In this case, things were different.
As the plane’s tail-mounted engines whined down, a voice crackled in his earpiece.
“A white Camry just snuck in through the south gate,” the operative said. “I think it’s our boys.”
Maddox casually raised his wrist to his mouth and spoke clearly into his cuff mike. “Got it. Stay with them. And take them down once the package is in the car.”
He stepped closer to the plane as its door snapped open, his eyes casually sweeping the environment. He didn’t see anything suspicious, and turned his attention back to the plane, where Rebecca Rydell and her two bodyguards were now coming down the stairs.
MATT TURNED LEFT and hugged the back of the first hangar. He reached its corner and stopped, then edged forward slowly, looking out. He whirred his window open, and he could hear the plane in the distance, powering down, but he couldn’t see it, so he feathered the throttle again and crossed over to the second hangar. From what he could see on the frozen map on the laptop’s screen, there was nothing but open tarmac from there to the tracker’s position.

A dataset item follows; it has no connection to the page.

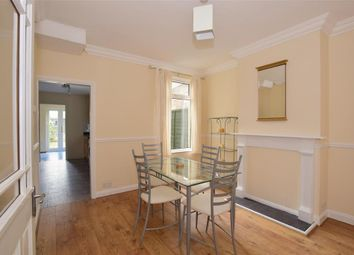 Thumbnail 3 bed terraced house for sale in Foxley Gardens, Purley, Surrey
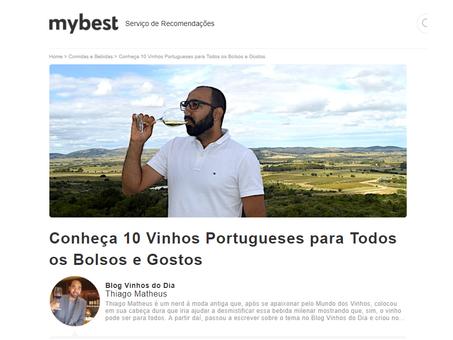 Dica com 10 Vinhos Portugueses para Todos os Bolsos e Gostos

He edged forward. In the distance, about a hundred yards ahead, was the outbuilding, a low, concrete structure with no windows. He could see the tail of the jet sticking out from behind it, as well as the tailgate of a black Dodge Durango. A couple of private jets and a handful of smaller propeller-driven planes sat idly between the hangar and the outbuilding. They provided some kind of cover—which he needed if they were going to get closer without being spotted.
He decided to cut across and get behind the outbuilding. From there, they would be able to see what was going on—and, if feasible, Matt could make his move. He pulled out his handgun. Sat it on his lap. Noticed Jabba looking at him warily.
“You do realize it’s empty, right?” Jabba said.
“They don’t know that,” Matt replied. “Besides, I don’t plan on needing it.”
Which, judging from Jabba’s expression, didn’t seem to reassure him much.
“You can get out here and wait for me, if you want,” Matt told him.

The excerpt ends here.